Justifier le choix d'un média avec les 4 mots du prisme, défendre le display en complément des réseaux sociaux, et chiffrer la pression d'une campagne avec couverture, OTS et GRP.

9 concepts 6 pièges 6 questions recall 📖 Revoir la leçon
La seule formule à savoir écrire du chapitre 2 : GRP = COV × OTS Taux de couverture Audience / Univers, en % touché AU MOINS 1 fois 40 % × OTS / OTH Nb de fois exposé EN MOYENNE = la répétition 9 fois = GRP Gross Rating Point = la pression publicitaire 360 L'exemple du cours — France 3, 12h-13h05, cible 50 ans et + : couverture 40 % × 9 visionnages = 360 GRP. Et il ajoute : 60 % × 6 = 360 aussi. Même pression, autre équilibre entre toucher large et répéter. 1 rating point = 1 % de la cible · Univers = la cible · Audience = qui entre en contact avec le média ⚠️ Objectif d'image en radio : ni CTR ni CPC → couverture, OTH, GRP, puis KPI pré vs post-campagne.

Les concepts — l'essentiel d'abord

👆 Chaque puce se déplie pour le détail.

📺Les 6 grands médias de masse

« Les 6 grands médias de masse sur lesquels les annonceurs font de la publicité », dans l'ordre du cours : 1 TV · 2 cinéma · 3 radio · 4 affichage (D)OOH · 5 presse · 6 internet.
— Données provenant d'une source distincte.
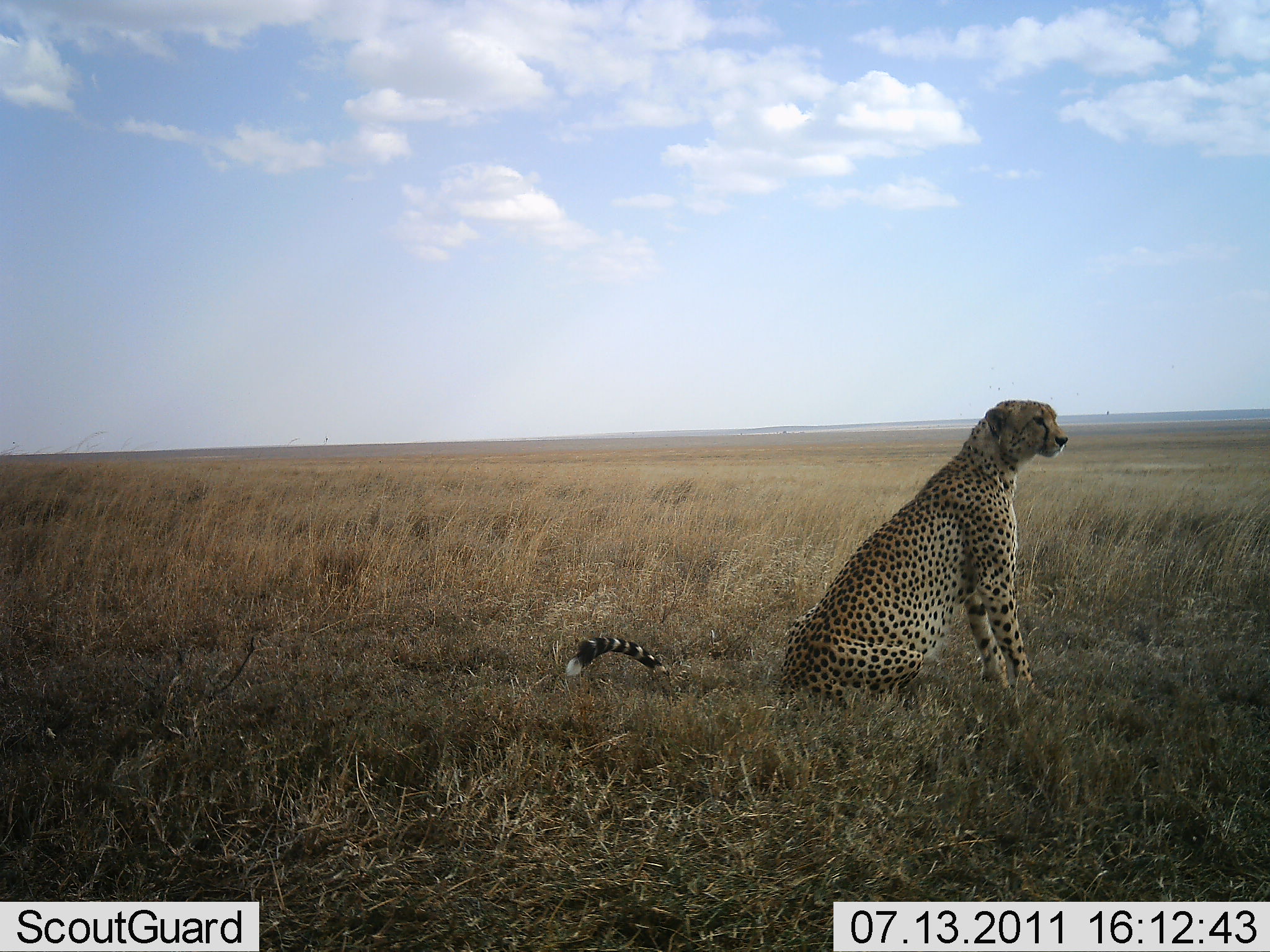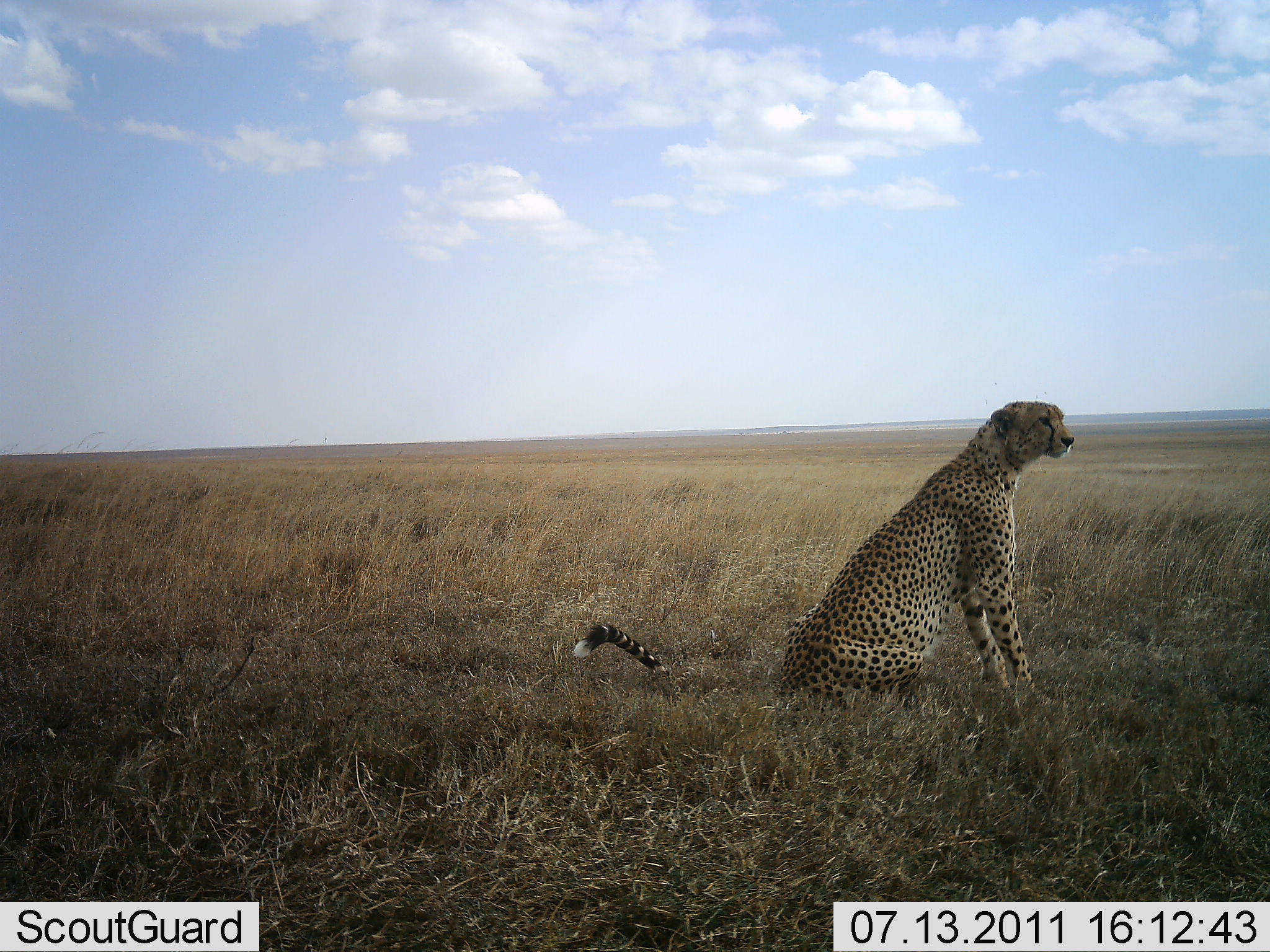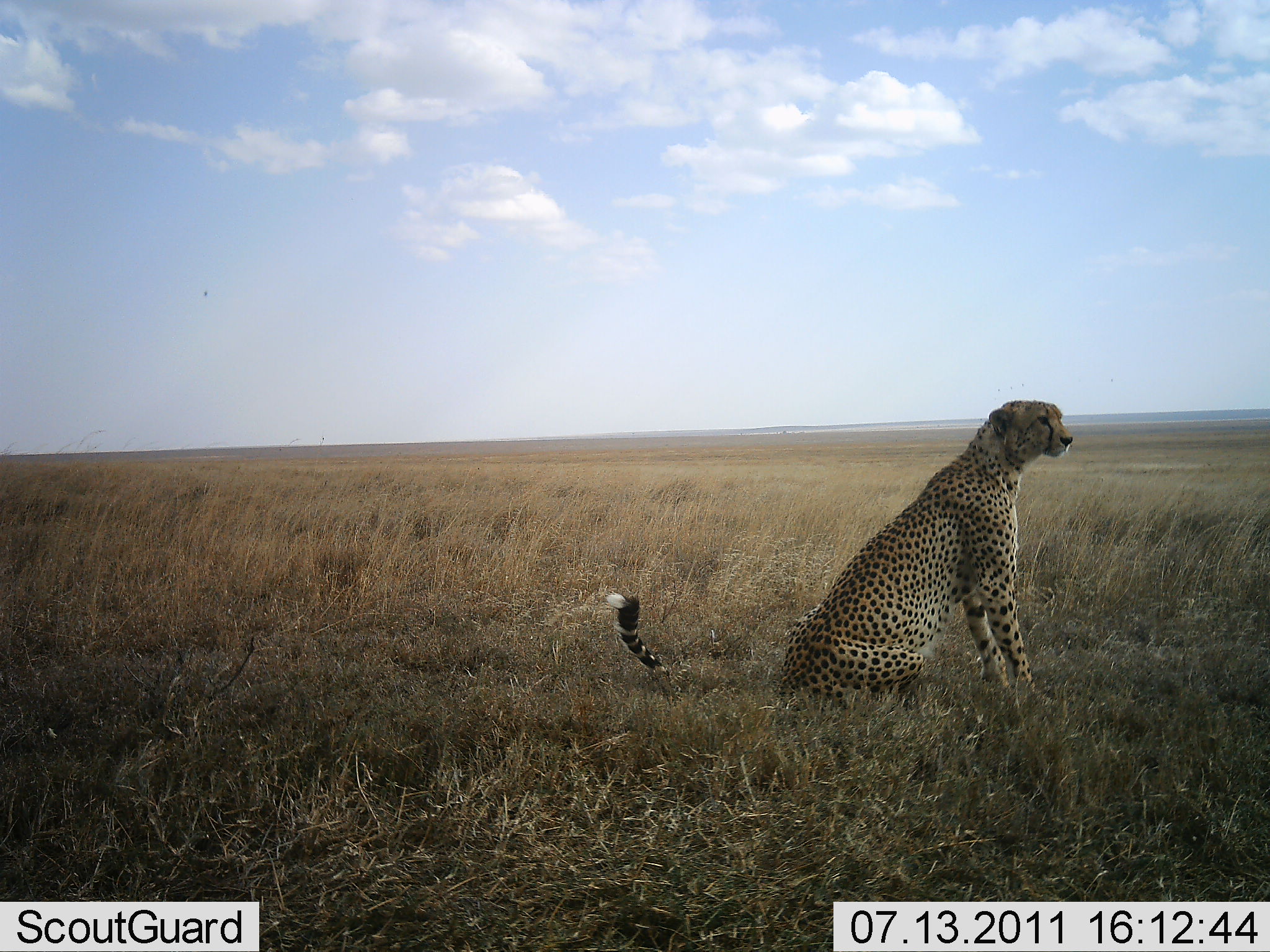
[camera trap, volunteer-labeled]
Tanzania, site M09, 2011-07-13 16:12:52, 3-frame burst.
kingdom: Animalia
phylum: Chordata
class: Mammalia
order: Carnivora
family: Felidae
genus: Acinonyx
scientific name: Acinonyx jubatus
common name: cheetah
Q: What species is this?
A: Cheetah (Acinonyx jubatus).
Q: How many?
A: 1.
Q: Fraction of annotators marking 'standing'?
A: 17%.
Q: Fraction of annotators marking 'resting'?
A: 83%.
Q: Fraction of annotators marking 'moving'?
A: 0%.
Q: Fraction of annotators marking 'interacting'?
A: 0%.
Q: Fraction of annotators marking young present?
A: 0%.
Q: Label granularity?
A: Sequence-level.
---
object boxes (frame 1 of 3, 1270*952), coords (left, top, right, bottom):
animal: (566, 399, 1069, 707)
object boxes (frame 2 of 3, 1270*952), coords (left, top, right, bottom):
animal: (574, 401, 1075, 708)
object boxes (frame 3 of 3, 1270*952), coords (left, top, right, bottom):
animal: (607, 398, 1075, 717)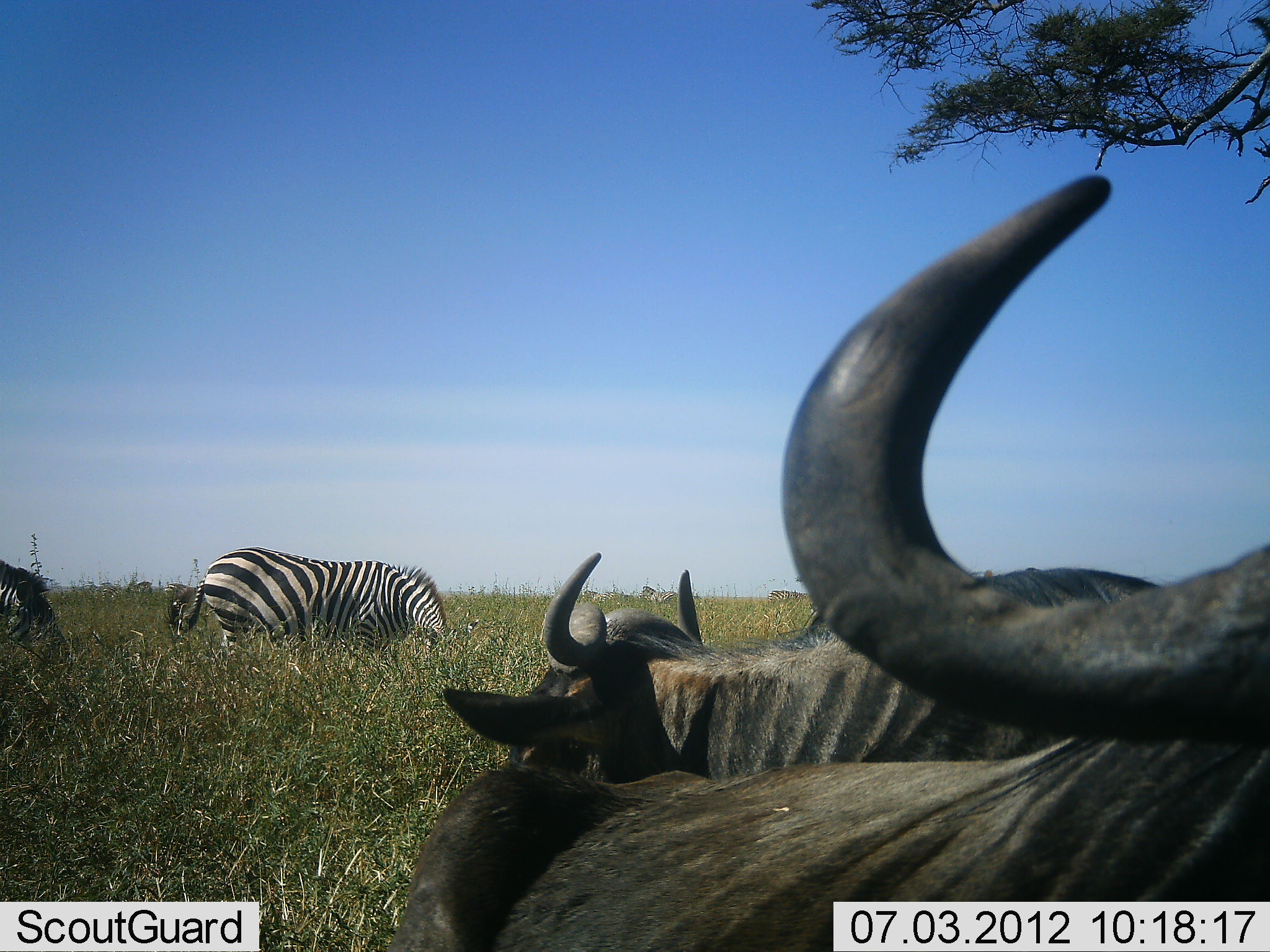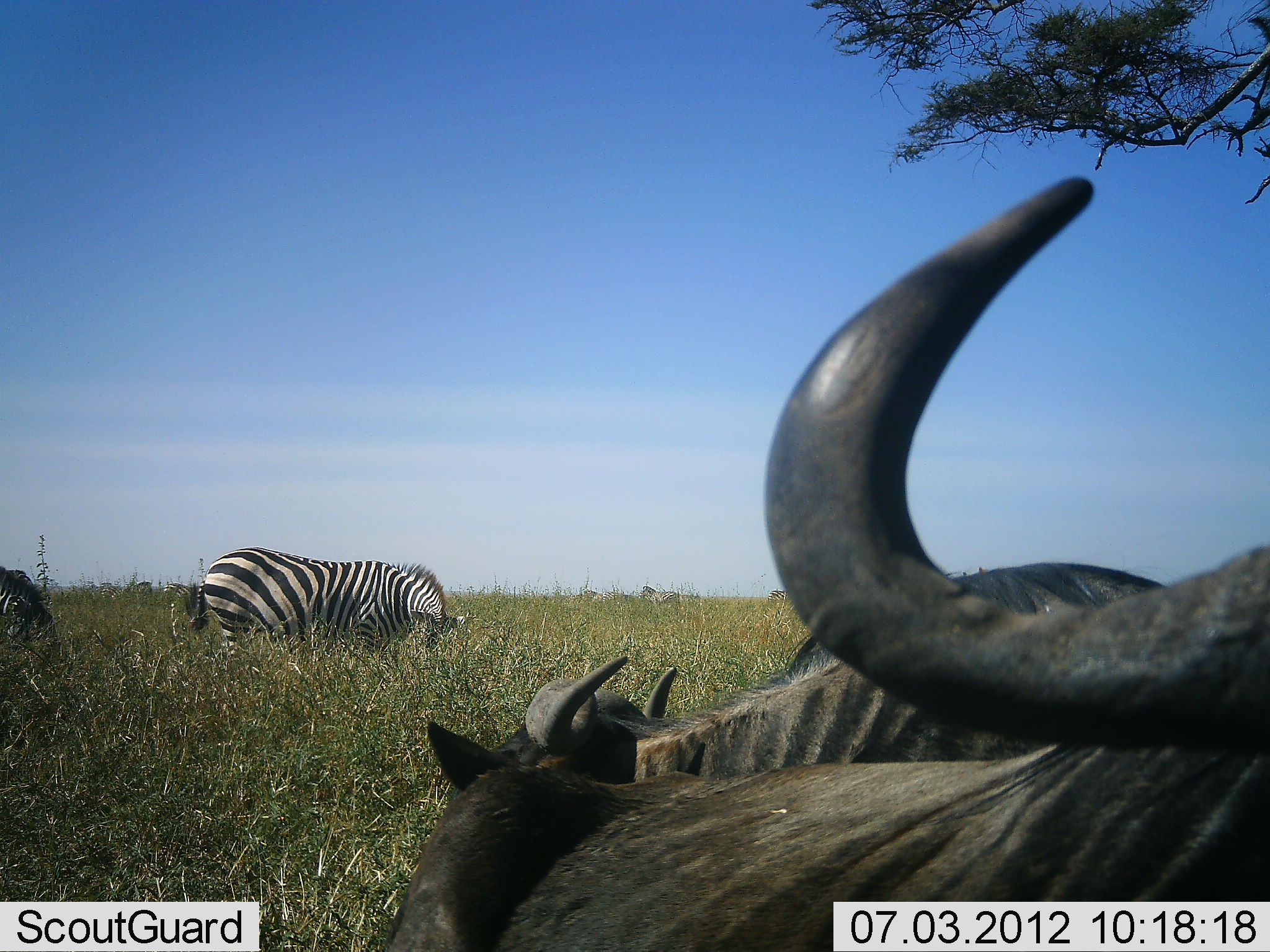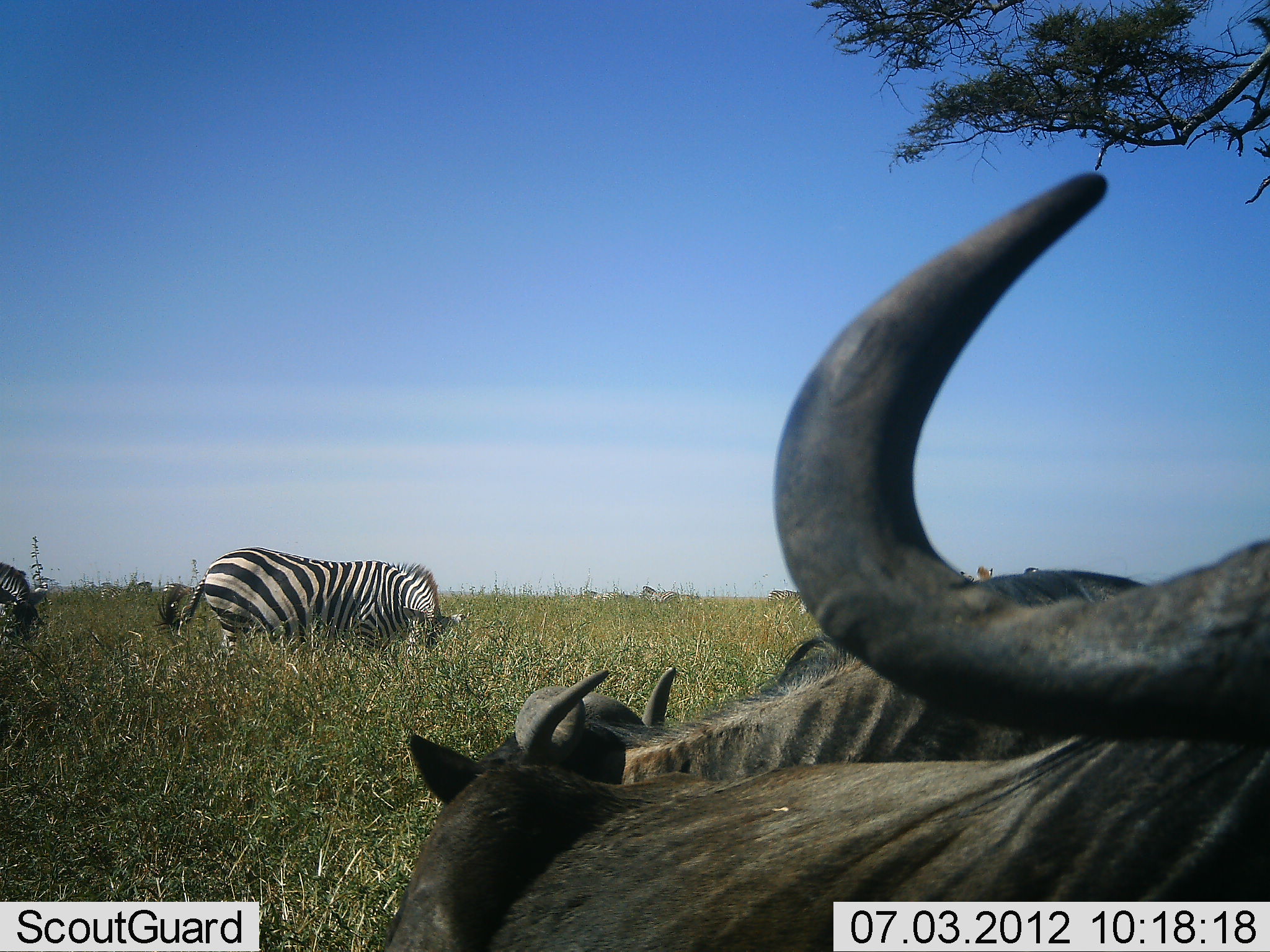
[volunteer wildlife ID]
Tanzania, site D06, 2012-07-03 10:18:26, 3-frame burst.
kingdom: Animalia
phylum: Chordata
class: Mammalia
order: Artiodactyla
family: Bovidae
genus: Connochaetes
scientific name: Connochaetes taurinus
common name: blue wildebeest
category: wildebeest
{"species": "wildebeest (blue wildebeest) (Connochaetes taurinus)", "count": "2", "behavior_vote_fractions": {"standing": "50%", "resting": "50%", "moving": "0%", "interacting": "10%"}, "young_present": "0%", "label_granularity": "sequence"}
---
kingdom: Animalia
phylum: Chordata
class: Mammalia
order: Perissodactyla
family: Equidae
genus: Equus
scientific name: Equus quagga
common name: plains zebra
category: zebra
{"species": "zebra (plains zebra) (Equus quagga)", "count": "2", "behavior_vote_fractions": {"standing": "54%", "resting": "0%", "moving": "0%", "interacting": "0%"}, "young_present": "0%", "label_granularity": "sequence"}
Les parts d'investissement

« Avec 30 % du total, la télévision reste le premier média en termes d'investissements publicitaires. Elle est suivie par la radio et l'out-of-home. » « Dans un marché stable, les médias en ligne progressent vers une part de marché de 37,5 %. » Hausse du « paid social » et du SEA, et dans une moindre mesure de la vidéo en ligne.

La phrase qui fait mouche

Les médias en ligne pris ensemble (37,5 %) pèsent plus que la TV seule (30 %), mais aucun média unique ne dépasse encore la télévision.

Le CIM

Centre d'Information Média : « organise la mesure de l'audience des principaux médias en Belgique ». Organisation tripartite formée par les annonceurs belges, les agences média et les médias, dont l'objectif est « la collecte de données fiables » — et « la collecte des informations sur les audiences dépend du média ».

🔺Le prisme média= la grille pour répondre à « pourquoi ce média ? »

« Le choix des médias = une réflexion en fonction de la couverture, de la répétition, de l'impact et de la sélectivité. »

Couverture

« Nombre d'individus pouvant être exposés au message publicitaire. » → le média permet-il de toucher un grand nombre d'individus ?

Sélectivité

« Affinité qu'a une cible pour un support média (un programme TV par exemple). » → toucher une cible précise (ex : femmes de 12 à 34 ans).

Répétition

« Possibilités d'améliorer le nombre de fois où les individus seront exposés au message. » → assez d'expositions pour retenir / agir.

Impact

« Possibilité de créer un impact visuel, de développer un message original… » → aider à la mémorisation.

La conclusion à citer

« Une optimisation des critères de répétition et d'impact mène vers une meilleure mémorisation du message publicitaire. »

🎬TV · cinéma · radio

TV = puissance et long terme · cinéma = impact maximum mais jamais en média principal · radio = confiance, proximité et complément universel.

TV

« L'un des médias les plus puissants, même si son audience décline lentement depuis 10 ans. » Convergence : « en langage média, YouTube et TV sont tous deux mis dans la catégorie "vidéo" ». Formats linéaires : spot classique (60 à 10 s) et parrainage TV (5 à 10 s, « Ce programme vous est présenté par… »). Formats digitaux : pre-roll · mid-roll · post-roll, skippables ou non. Bonne pratique : répétition au moins 3 fois, et avec des formats différents.

Cinéma

« Média marginal par ses recettes publicitaires (moins de 1 % du total des grands médias) », audience « quantitativement faible », typée urbains et jeunes — la part des seniors (+50) a beaucoup progressé. « Le cinéma n'est jamais utilisé comme média principal : il est souvent utilisé comme média de complément de la télévision. » « C'est le média pour lequel la publicité a le plus d'impact et de mémorisation. » Le DO est moins utilisé « car quand on va au cinéma, on n'est pas là pour acheter ».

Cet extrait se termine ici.